Foster finds border security needs enhancement while on fact-finding mission
By James Fuller | Daily Herald Staff
Published: 7/22/2008 12:06 AM

The road to better security at the Mexican border might involve the construction of an actual road if Congressman Bill Foster has anything to say about it.

The Geneva Democrat will conclude a four-day trip to various spots along the border today. The trip was inspired by the wide variety of views Foster's constituents in the 14th District have on immigration.

One of the main ideas Foster developed on the trip came after he stood from a vantage point in California that provided an overview of the illegal immigration problem.

"The enormity of the problem was really driven home to me when I stood on a peak and you could see that the fence in California starts at the ocean and ends at the desert," Foster said. "One one side is a Mexican City of 2.3 million people living in not very good conditions. And you could also see the tracks of people trying to cross the border leading up into the mountains."

That view, plus multiple conversations with border officials, convinced Foster one of the main things needed is an access road that would allow patrols to travel among all the various problem zones with ease and speed. However, Foster warned such a road would not be cheap. It would stretch the entire length of the border, some 2,000 miles, and cost tens of billions of dollars to construct.

Foster said he spent a lot of time reviewing the various forms of technology used by officers at the border to police incursions. Such technology ranged from the very successful, such as X-ray machines that scan vehicles to sort what belongs in a car from smuggled items, to the not so successful radar systems that fail during heavy storms. Foster believes the radar and other electronic monitoring devices can be successful in areas of the border where the landscape is relatively flat if the software is updated.

Other problems don't seem to have an obvious easy answer, Foster said. Such problems include rampant tunneling in areas where vehicle traffic is too great for vibration microphones to reliably detect the digging. It's not uncommon for people to tunnel directly into American sewer systems when entering the country illegally.

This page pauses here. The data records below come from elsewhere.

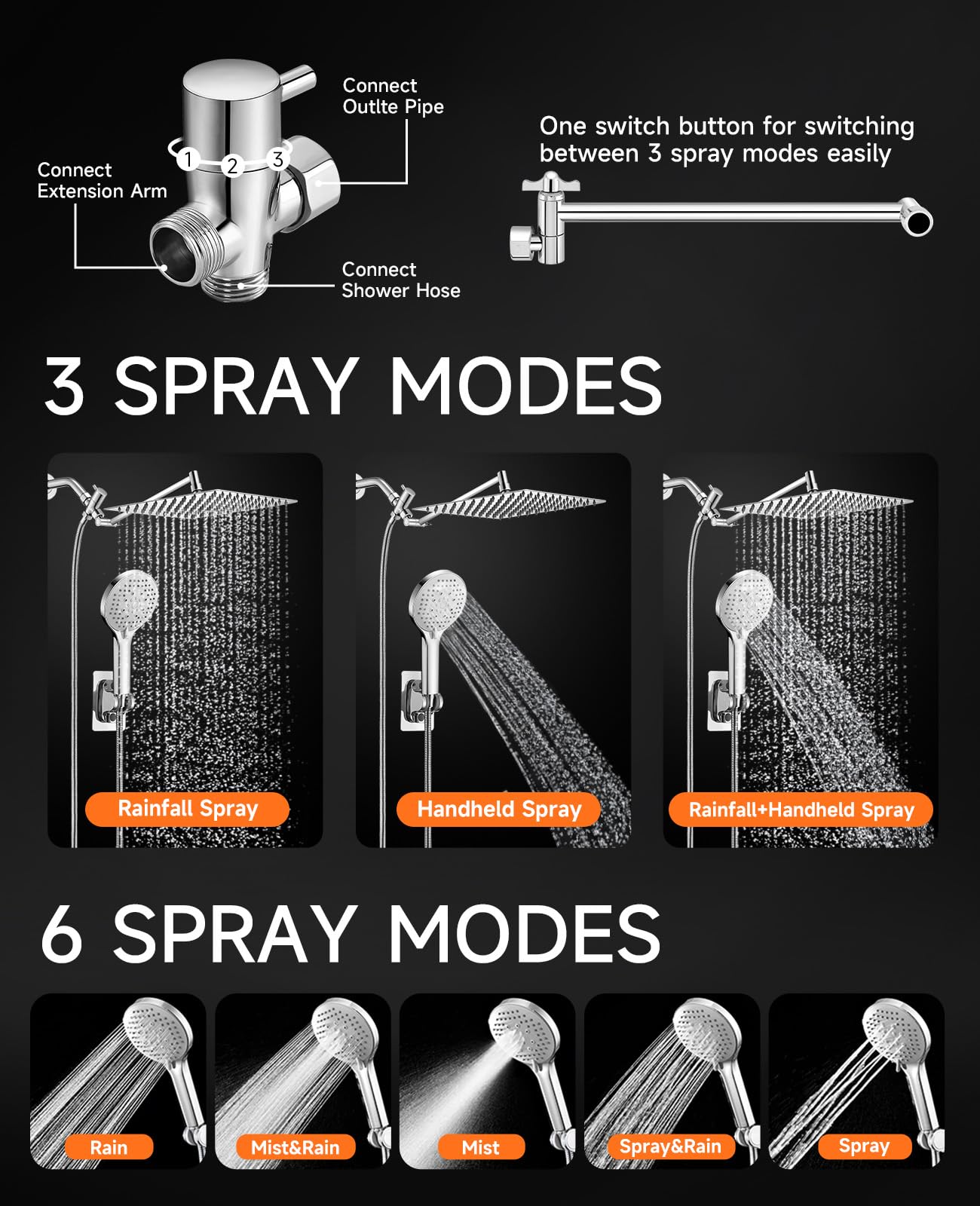 Connect Outlte Pipe

1 2 3

Connect Extension Arm

Connect Shower Hose

One switch button for switching between 3 spray modes easily

3 SPRAY MODES

Rainfall Spray

Handheld Spray

Rainfall+Handheld Spray

6 SPRAY MODES

Rain

Mist&Rain

Mist

Spray&Rain

Spray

Foster said the overall answer to slowing illegal immigration is a mix of more fences, more agents and more technology.

"This is not a cheap or an easy problem," Foster said. "Agents have to stop immigrants who are trying to sneak into the United States. They have to stop drug smugglers, which is a small number of the illegal crossings. And they have to stop terrorists."

The other side of the problem is what to do with illegal immigrants already in the U.S. Foster said he listened to border crossing agents who were genuinely choked-up by some of the stories illegal immigrants tell about why they are trying to get into the country. Foster doesn't blame people who want to come to the U.S., but he believes in creating expedient, legal methods for doing so. That also means punishing businesses who knowingly hire illegal immigrants. Dozens of illegal immigrants were recently discovered in multiple raids in the neighboring 6th Congressional District.

"They key element here is workplace enforcement," Foster said. "You have to give businesses a simple and reliable method of telling if anyone they want to employ is here legally. And having done that, you have the right to demand that employers only hire people who are legal."

Foster's Republican challenger, dairy magnate Jim Oberweis of Sugar Grove, said his opponent's plan would give illegal border crossers a new road to hop on once they cross into the states. He added that the solution isn't as complex as Foster is painting it to be.

"Enforce our laws. It's really that simple," Oberweis said in a telephone interview. "If we enforce our laws against companies that are taking advantage of people here illegally (by employing them), we will end the economic incentive for people to break those laws."